Nigeria’s pioneering gas flaring plan risks going down in flames

A woman empties a plastic bowl filled with tapioca, which is derived from cassava paste, on sewn sacks laid on the ground close to a gas flaring furnace in Ughelli, Delta State, Nigeria

Jonah Gbemre often has no electricity, but he says his home is permanently lit at night by the flames of waste gas being “flared” near his home town in Nigeria’s Delta State.

Like Gbemre, nearly half of Nigerians have no stable power supply, yet government attempts to harness gas belching from its oil fields to generate urgently-needed electricity or revenue have stalled.

And experts say that without progress towards its 2030 target of virtually eliminating flaring, which releases carbon dioxide along with polluting methane and soot, Nigeria cannot meet its pledge to cut greenhouse gas emissions by 20%.

“This flare site makes the nights like days,” said 42-year-old Gbemre, his eyes both bloodshot and milky, something he said his doctor attributes to the burning of the waste gas.

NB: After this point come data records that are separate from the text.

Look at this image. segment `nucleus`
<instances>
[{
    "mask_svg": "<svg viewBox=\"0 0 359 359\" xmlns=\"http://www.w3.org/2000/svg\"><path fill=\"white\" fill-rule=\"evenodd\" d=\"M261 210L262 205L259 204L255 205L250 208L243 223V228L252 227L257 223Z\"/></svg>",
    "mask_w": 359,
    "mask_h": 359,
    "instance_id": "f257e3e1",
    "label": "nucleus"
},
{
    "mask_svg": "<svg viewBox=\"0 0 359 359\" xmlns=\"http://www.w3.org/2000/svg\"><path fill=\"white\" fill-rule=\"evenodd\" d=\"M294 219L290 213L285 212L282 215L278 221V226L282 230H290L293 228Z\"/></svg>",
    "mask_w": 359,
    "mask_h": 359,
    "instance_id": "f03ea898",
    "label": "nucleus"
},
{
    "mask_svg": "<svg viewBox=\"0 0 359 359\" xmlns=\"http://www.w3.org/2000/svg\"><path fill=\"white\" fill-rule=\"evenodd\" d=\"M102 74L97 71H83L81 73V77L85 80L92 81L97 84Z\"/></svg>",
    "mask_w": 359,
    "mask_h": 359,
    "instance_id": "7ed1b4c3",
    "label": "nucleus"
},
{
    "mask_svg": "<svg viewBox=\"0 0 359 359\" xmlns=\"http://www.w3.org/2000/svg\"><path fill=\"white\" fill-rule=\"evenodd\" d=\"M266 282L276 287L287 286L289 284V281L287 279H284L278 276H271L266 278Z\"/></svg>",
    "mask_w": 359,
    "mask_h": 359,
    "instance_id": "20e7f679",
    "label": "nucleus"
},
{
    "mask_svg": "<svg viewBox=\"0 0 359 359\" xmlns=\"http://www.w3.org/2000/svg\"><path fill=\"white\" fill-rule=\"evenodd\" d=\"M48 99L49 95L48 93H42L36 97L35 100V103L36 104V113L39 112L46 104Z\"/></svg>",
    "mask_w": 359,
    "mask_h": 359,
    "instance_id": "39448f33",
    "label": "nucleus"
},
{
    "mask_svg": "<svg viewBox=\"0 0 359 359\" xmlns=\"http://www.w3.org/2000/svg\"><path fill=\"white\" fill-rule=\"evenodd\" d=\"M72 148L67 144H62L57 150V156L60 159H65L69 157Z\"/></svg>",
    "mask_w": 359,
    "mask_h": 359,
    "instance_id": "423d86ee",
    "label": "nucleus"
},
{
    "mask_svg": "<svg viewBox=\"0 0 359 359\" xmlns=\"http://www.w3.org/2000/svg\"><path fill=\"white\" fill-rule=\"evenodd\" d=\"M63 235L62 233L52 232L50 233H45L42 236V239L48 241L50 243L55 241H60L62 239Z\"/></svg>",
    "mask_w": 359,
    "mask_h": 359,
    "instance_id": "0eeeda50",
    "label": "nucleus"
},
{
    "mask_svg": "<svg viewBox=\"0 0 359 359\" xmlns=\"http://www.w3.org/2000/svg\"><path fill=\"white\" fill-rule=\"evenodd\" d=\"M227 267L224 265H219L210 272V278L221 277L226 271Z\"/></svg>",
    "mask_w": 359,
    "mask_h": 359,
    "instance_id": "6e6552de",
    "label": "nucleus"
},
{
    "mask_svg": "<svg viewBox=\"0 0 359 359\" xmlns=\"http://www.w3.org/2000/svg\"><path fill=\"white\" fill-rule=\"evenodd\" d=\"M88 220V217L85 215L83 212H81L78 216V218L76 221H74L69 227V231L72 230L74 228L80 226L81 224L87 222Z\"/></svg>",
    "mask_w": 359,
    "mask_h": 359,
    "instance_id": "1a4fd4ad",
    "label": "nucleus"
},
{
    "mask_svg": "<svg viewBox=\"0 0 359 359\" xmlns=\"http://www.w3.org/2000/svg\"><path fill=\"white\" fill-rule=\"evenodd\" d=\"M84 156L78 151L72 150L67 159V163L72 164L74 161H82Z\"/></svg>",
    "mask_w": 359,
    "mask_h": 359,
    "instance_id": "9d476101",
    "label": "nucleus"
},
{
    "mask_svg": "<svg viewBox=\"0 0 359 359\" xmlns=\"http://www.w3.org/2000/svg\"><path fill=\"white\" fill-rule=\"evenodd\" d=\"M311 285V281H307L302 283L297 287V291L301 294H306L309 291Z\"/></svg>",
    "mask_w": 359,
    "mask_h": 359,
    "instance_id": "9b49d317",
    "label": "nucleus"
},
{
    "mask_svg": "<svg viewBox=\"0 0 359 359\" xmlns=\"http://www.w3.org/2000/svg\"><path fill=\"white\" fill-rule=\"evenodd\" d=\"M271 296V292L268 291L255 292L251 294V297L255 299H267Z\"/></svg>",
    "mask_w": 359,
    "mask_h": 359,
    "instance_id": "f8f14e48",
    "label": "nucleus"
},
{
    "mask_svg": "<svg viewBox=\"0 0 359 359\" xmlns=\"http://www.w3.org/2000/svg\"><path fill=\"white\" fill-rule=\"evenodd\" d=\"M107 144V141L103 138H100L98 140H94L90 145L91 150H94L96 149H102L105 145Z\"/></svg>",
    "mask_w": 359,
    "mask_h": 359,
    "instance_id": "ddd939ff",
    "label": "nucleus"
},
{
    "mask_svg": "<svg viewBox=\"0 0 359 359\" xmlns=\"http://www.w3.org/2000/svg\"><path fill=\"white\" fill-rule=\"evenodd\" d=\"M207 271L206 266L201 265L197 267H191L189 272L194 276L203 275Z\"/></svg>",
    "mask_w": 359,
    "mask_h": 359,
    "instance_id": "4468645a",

Reuters could not establish if there was any link between Gbemre’s eye problems and the flaring. Nigeria’s National Oil Spill Detection & Response Agency has said the practice can damage human health and the environment.

After sunset, nearly 200 blinking flares dot the landscape around Port Harcourt, the Delta oil hub. Experts say the gas that Nigeria flares nationwide could be worth billions of dollars if captured and transported to be used as liquefied natural gas or for plastics or fertilizers.

But a 2016 programme by the Nigerian government to address this by auctioning rights to capture and sell flared gas is struggling, six sources close to the process told Reuters.

The coronavirus crisis has compounded delays to a project which the World Bank hoped could serve as an example in its bid to cut global warming through zero flaring globally by 2030.

Oil-producing nations all flare some gas, particularly at remote fields or where there is ageing infrastructure.